TCE-RJ cobra ressarcimento por contrato de hospedagem ligado a programa da terceira idade
O tribunal determinou o ressarcimento integral do dano ao erário. O plenário virtual decidiu por unanimidade.
O TCE-RJ apontou irregularidades nas contas e disse que a contratação feriu princípios como economicidade, eficiência e interesse público.

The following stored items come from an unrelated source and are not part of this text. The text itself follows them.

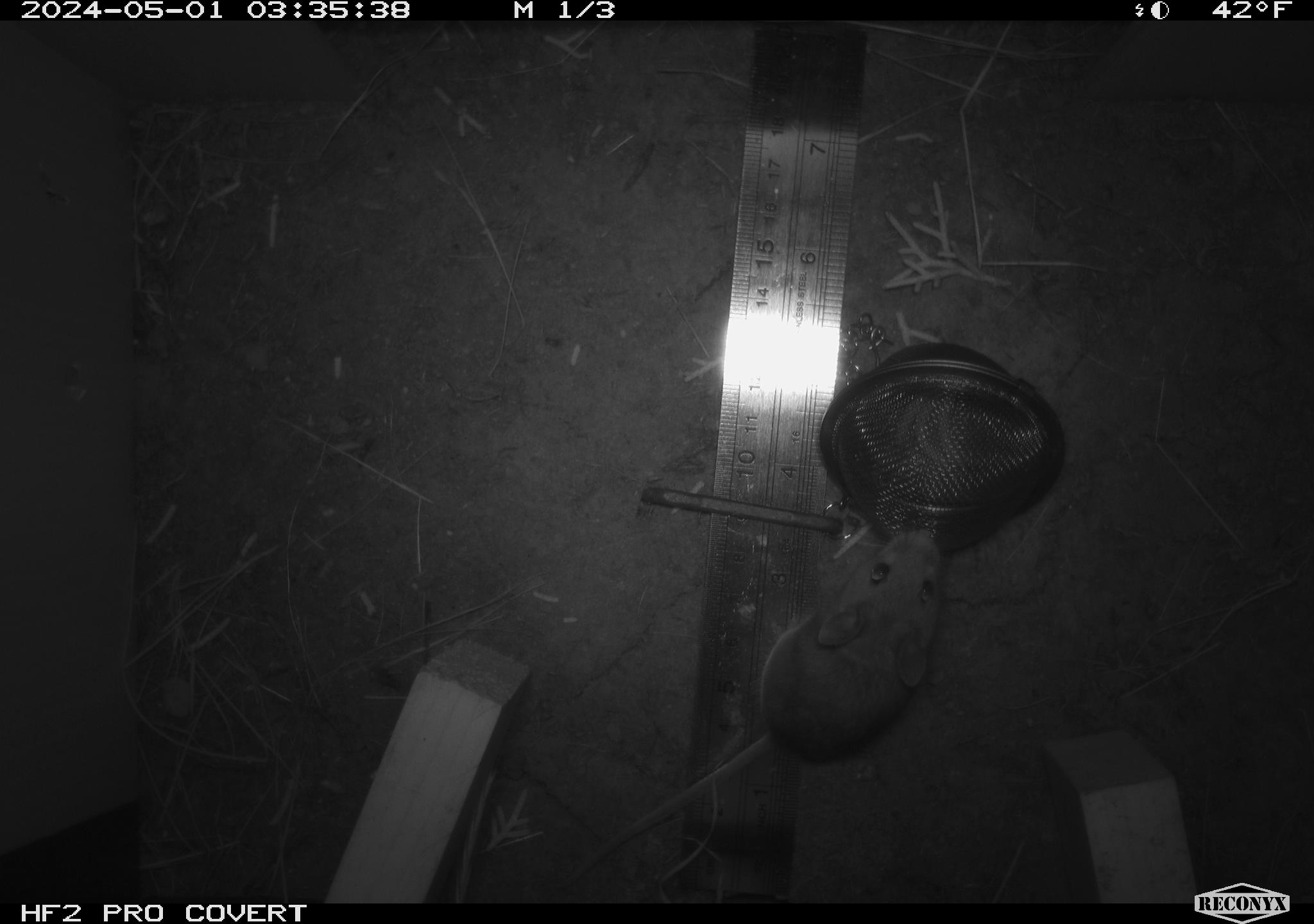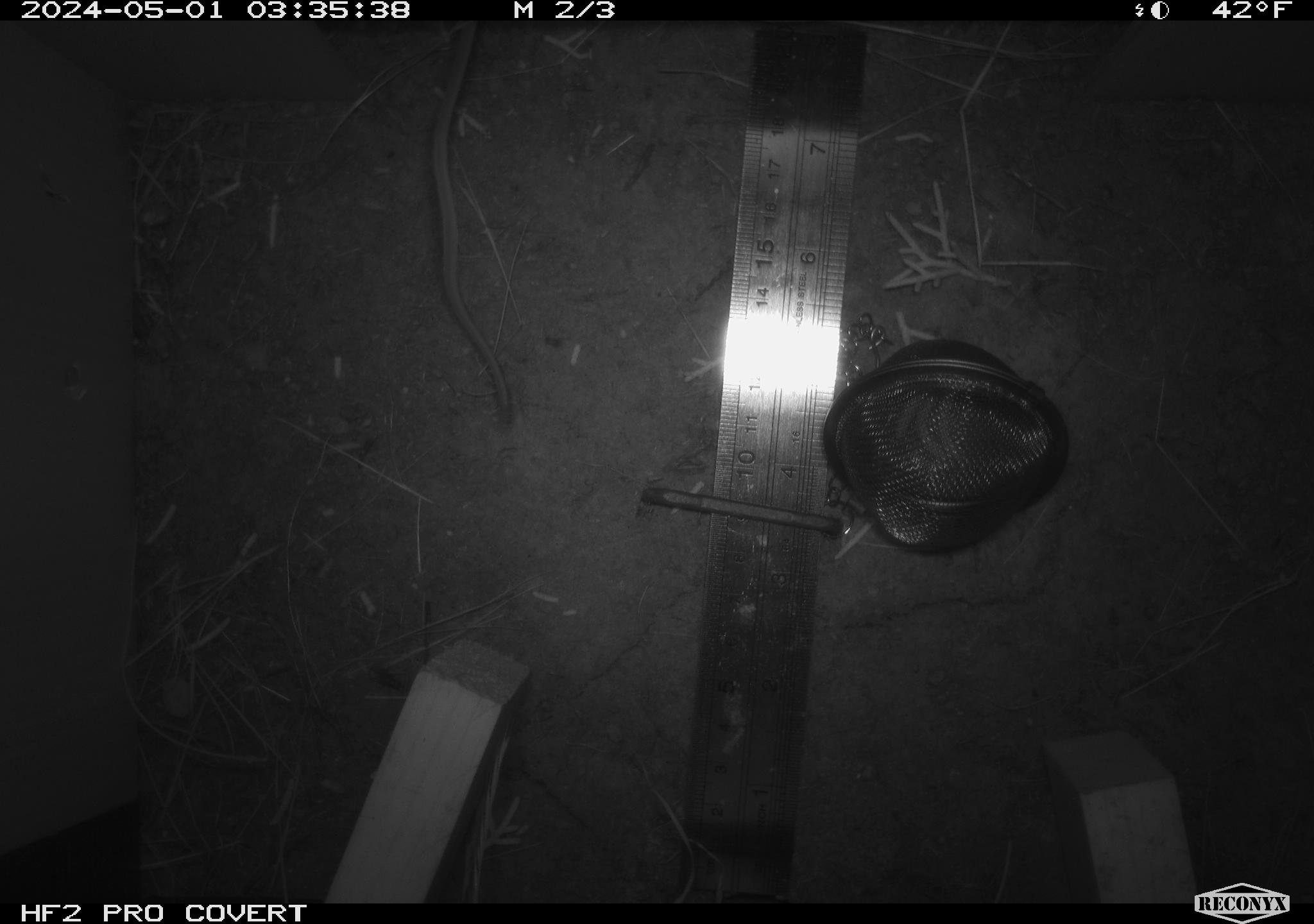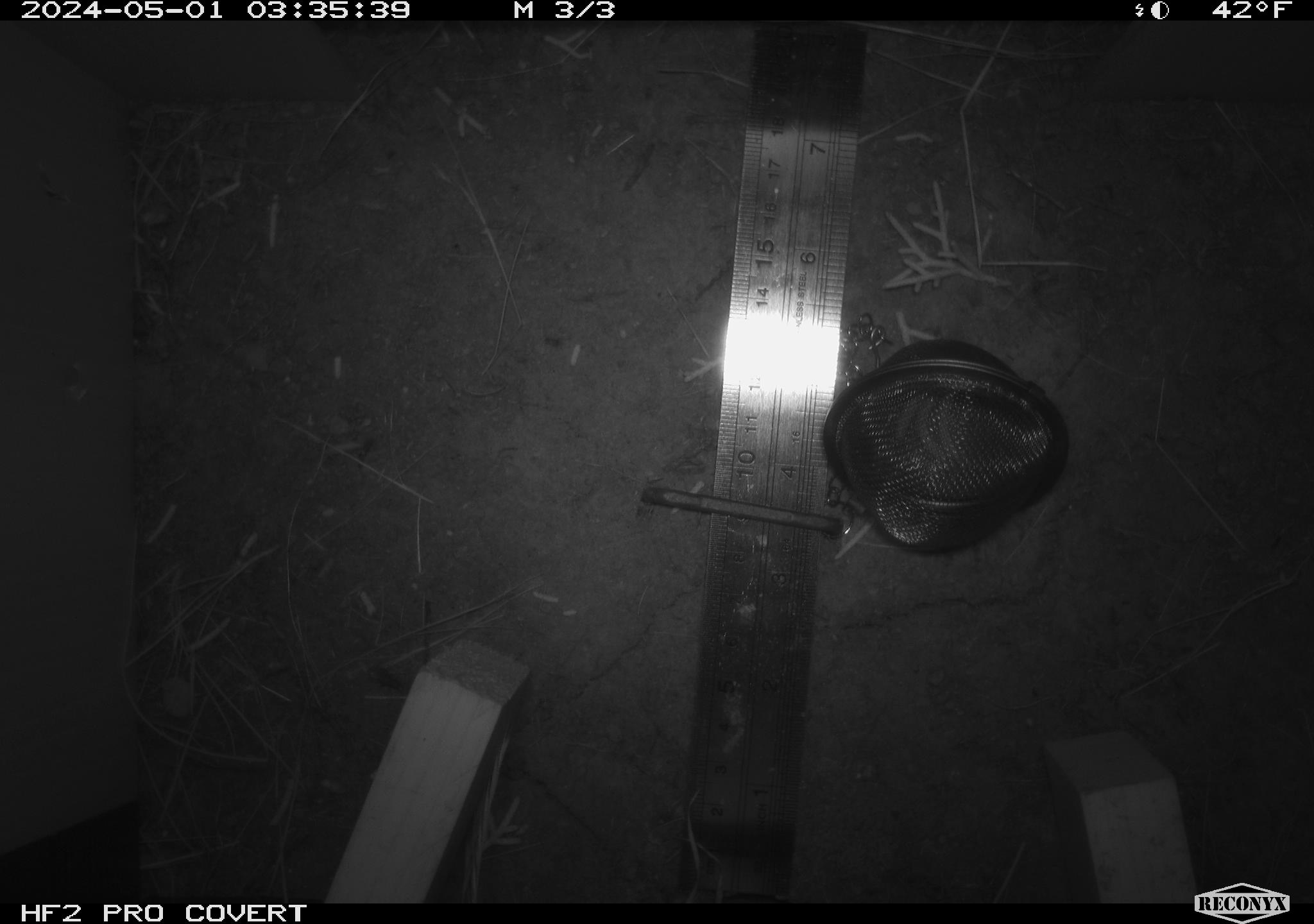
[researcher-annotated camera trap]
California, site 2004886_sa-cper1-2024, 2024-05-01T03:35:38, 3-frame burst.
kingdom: Animalia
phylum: Chordata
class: Mammalia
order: Rodentia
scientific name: Rodentia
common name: rodent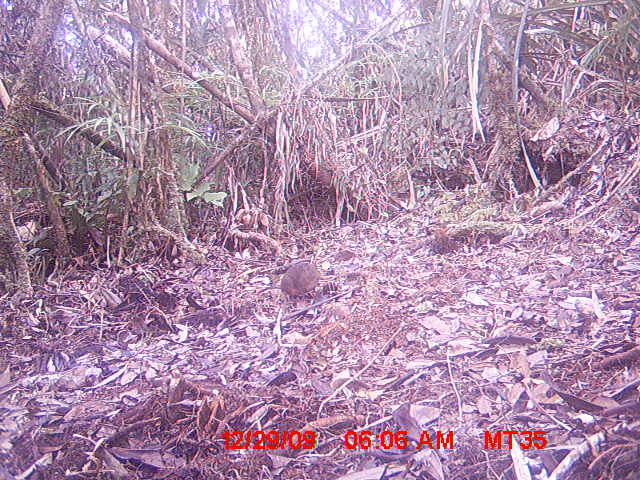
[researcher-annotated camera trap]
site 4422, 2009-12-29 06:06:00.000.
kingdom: Animalia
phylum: Chordata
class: Mammalia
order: Rodentia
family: Nesomyidae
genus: Hypogeomys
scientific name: Hypogeomys antimena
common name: malagasy giant rat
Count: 1.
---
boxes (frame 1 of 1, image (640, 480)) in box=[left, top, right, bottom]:
hypogeomys antimena: box=[256, 260, 322, 299]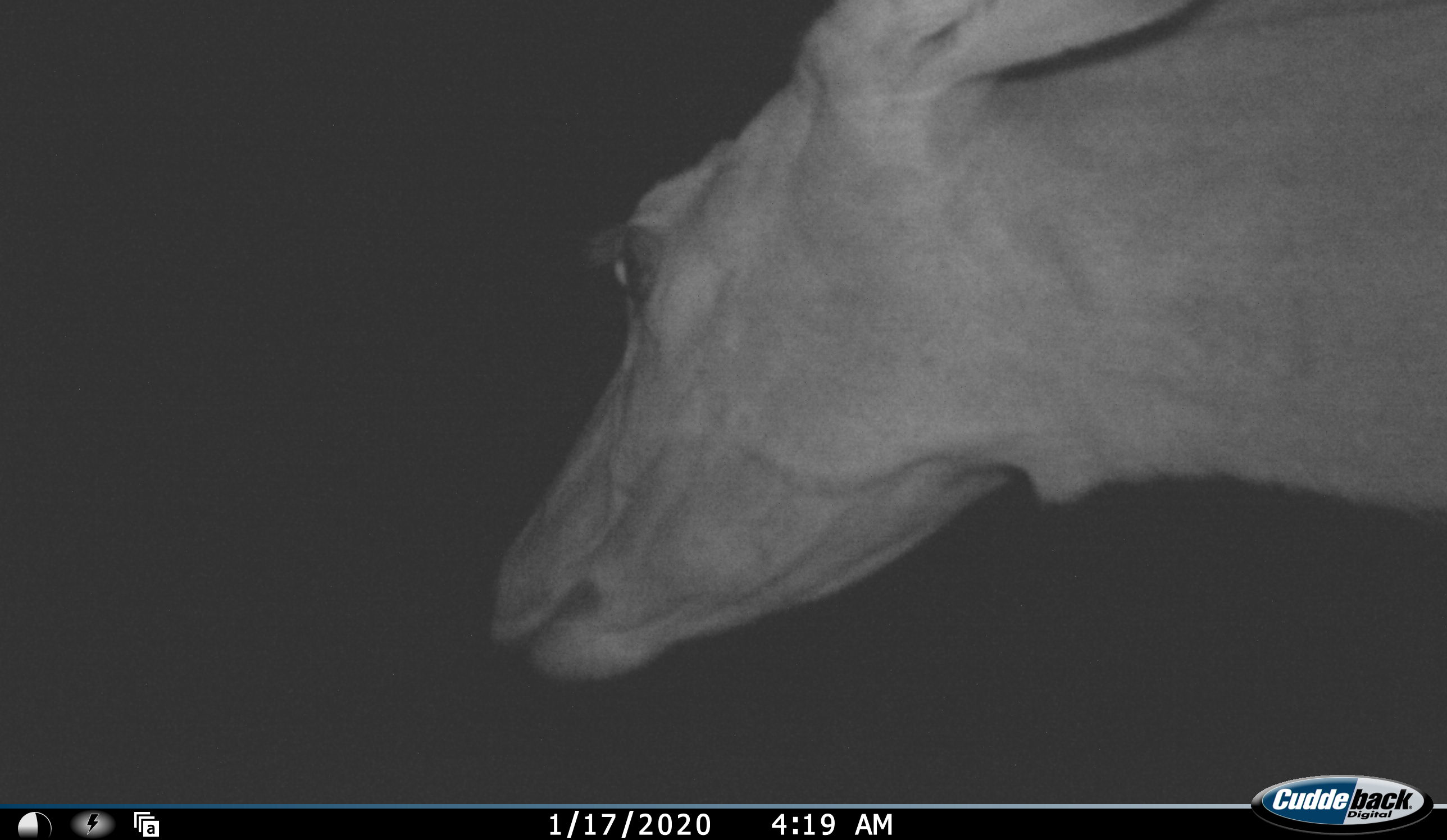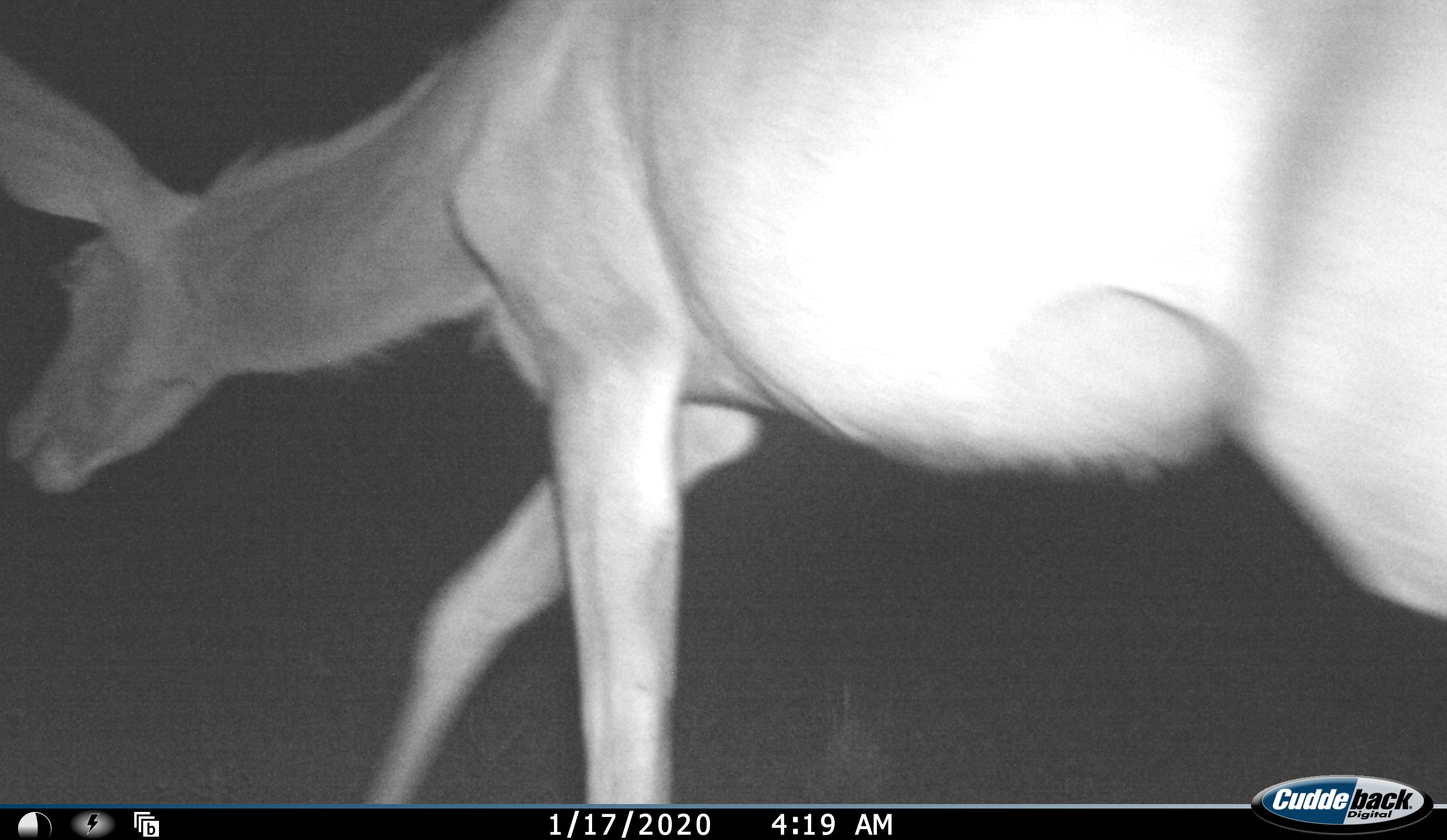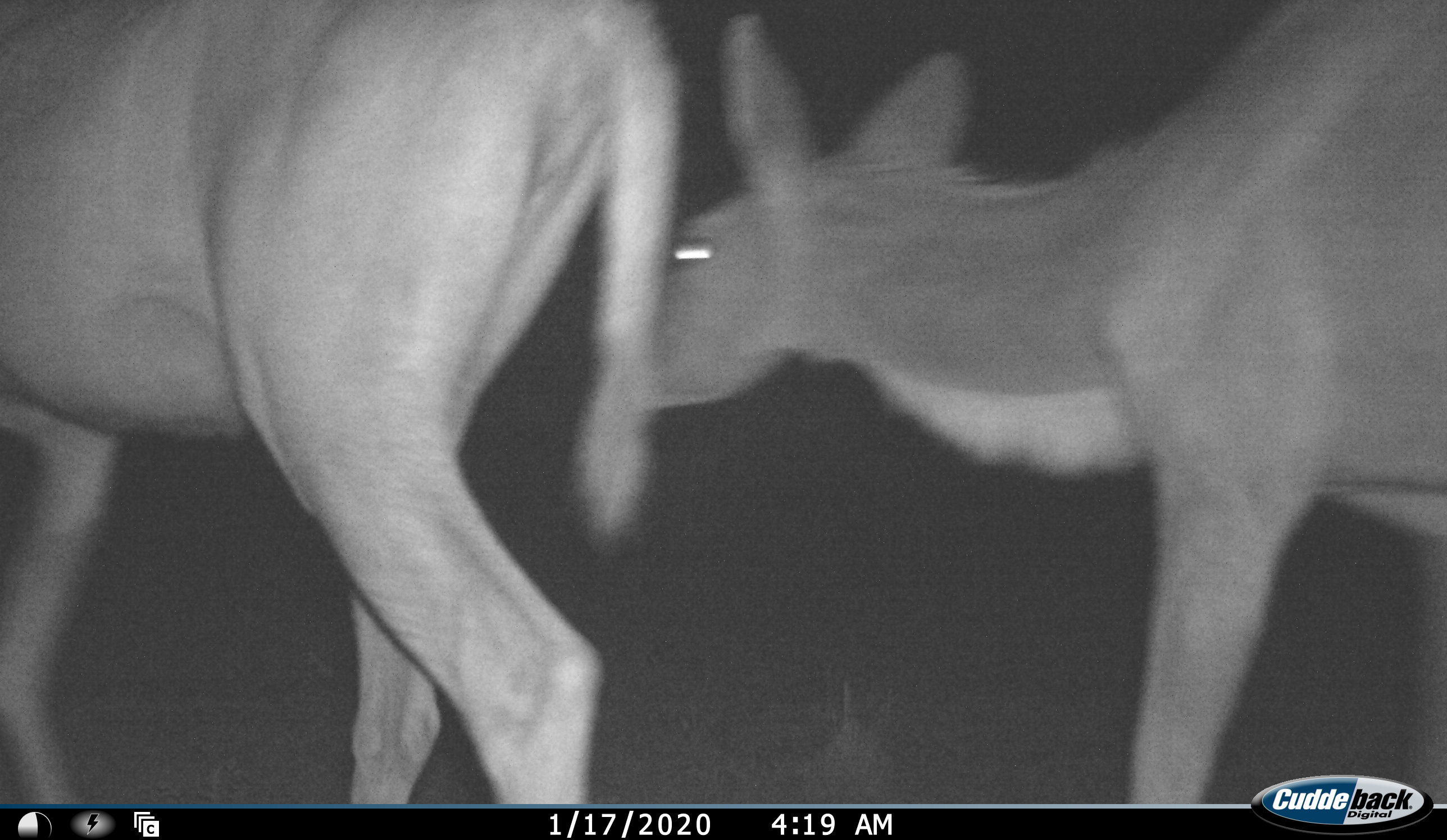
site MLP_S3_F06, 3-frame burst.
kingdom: Animalia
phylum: Chordata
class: Mammalia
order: Artiodactyla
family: Bovidae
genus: Tragelaphus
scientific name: Tragelaphus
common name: kudu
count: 2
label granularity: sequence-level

Contrato nº 112/2016 previa hospedagem e atividades para 8.200 participantes em Teresópolis
O contrato nº 112/2016 previa transporte, hospedagem, alimentação e atividades de lazer para 8.200 participantes, divididos em 25 grupos de 328 pessoas. O serviço foi entre maio e novembro de 2016, com custo de R$ 1,989 milhão.
No voto, a relatora classificou a despesa como “manifestamente ilegítima” e incompatível com o interesse público. O acórdão citou hospedagem em resort com piscinas climatizadas, spa, parque de diversões, cardápio sofisticado e bailes com música ao vivo.
O TCE-RJ também citou que o programa aceitava participantes a partir dos 50 anos, enquanto o Estatuto do Idoso prevê proteção especial a partir dos 60 anos ou mais. O tribunal apontou falhas na prestação de contas e o extravio do processo administrativo original da contratação.
Defesa perdeu e TCE dá prazo de 15 dias para devolver o dinheiro
Durante o processo, a defesa pediu a anulação dos relatórios técnicos por terem sido feitos por servidores sem competência legal. A relatora rejeitou o argumento e disse que os servidores ocupavam cargos comissionados de direção, chefia e assessoramento e que os relatórios foram ratificados por auditores de carreira.
O TCE-RJ deu prazo de 15 dias para Antônio Francisco Neto e Rosemari Machado Vilela devolverem, com recursos próprios, R$ 3,28 milhões. Se não houver pagamento, o Município de Volta Redonda deve promover a execução da dívida e a decisão ainda cabe recurso.